Interbasin Transfers

Winter Distinguished Lecture: Interbasin Transfers and Water Risk in the U.S.

Interbasin TransfersBy Noah Pflueger-Peters

The College of Engineering will welcome Carnegie Mellon University’s David Dzombak as its winter 2019 distinguished lecturer. Dzombak will deliver his lecture, “Interbasin Transfers and Water Risk in the United States,” at 4 p.m. on January 24 at the UC Davis Student Community Center.

Interbasin transfers (IBT) are manmade systems that transport water from one location to another, usually from an area with a surplus of water to one with a demand. Dzombak will share the results of his recent inventory of all the IBTs in the U.S., where he collected data on when and why they were built, where and how they move water and how efficiently they run.

California is home to many of the country’s IBTs, including the California Aqueduct, which transfers water to Southern California from the Sacramento-San Joaquin River Delta. With the state’s history of droughts and water shortages, California needs more ways to move water effectively, efficiently and in an environmentally-conscious way to areas of need.

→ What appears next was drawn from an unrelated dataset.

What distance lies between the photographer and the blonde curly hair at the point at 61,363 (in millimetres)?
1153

Dzombak has identified these areas of need by using a Water Risk Index that measures factors such as change in water demand, the use of groundwater and the proportion of surface water supply in U.S. counties, many of which are in California. His inventory offers a chance to evaluate the country’s current IBT systems, improve them and use this data to build better systems in the future that deliver water to where it is needed most.

Dzombak received a bachelor’s and master’s in civil engineering from Carnegie Mellon, a bachelor’s in mathematics from Saint Vincent College and a Ph.D. in civil engineering from Massachusetts Institute of Technology. Dzombak returned to Carnegie Mellon as a professor, where he is a Hamerschlag University Professor and head of the Department of Civil Environmental Engineering. He was elected to the National Academy of Engineering in 2008.

The College of Engineering’s Distinguished Lecture Series is an opportunity to bring academic and industry experts to the College to interact and engage with students. The event is free, and all faculty, staff and students are encouraged to attend.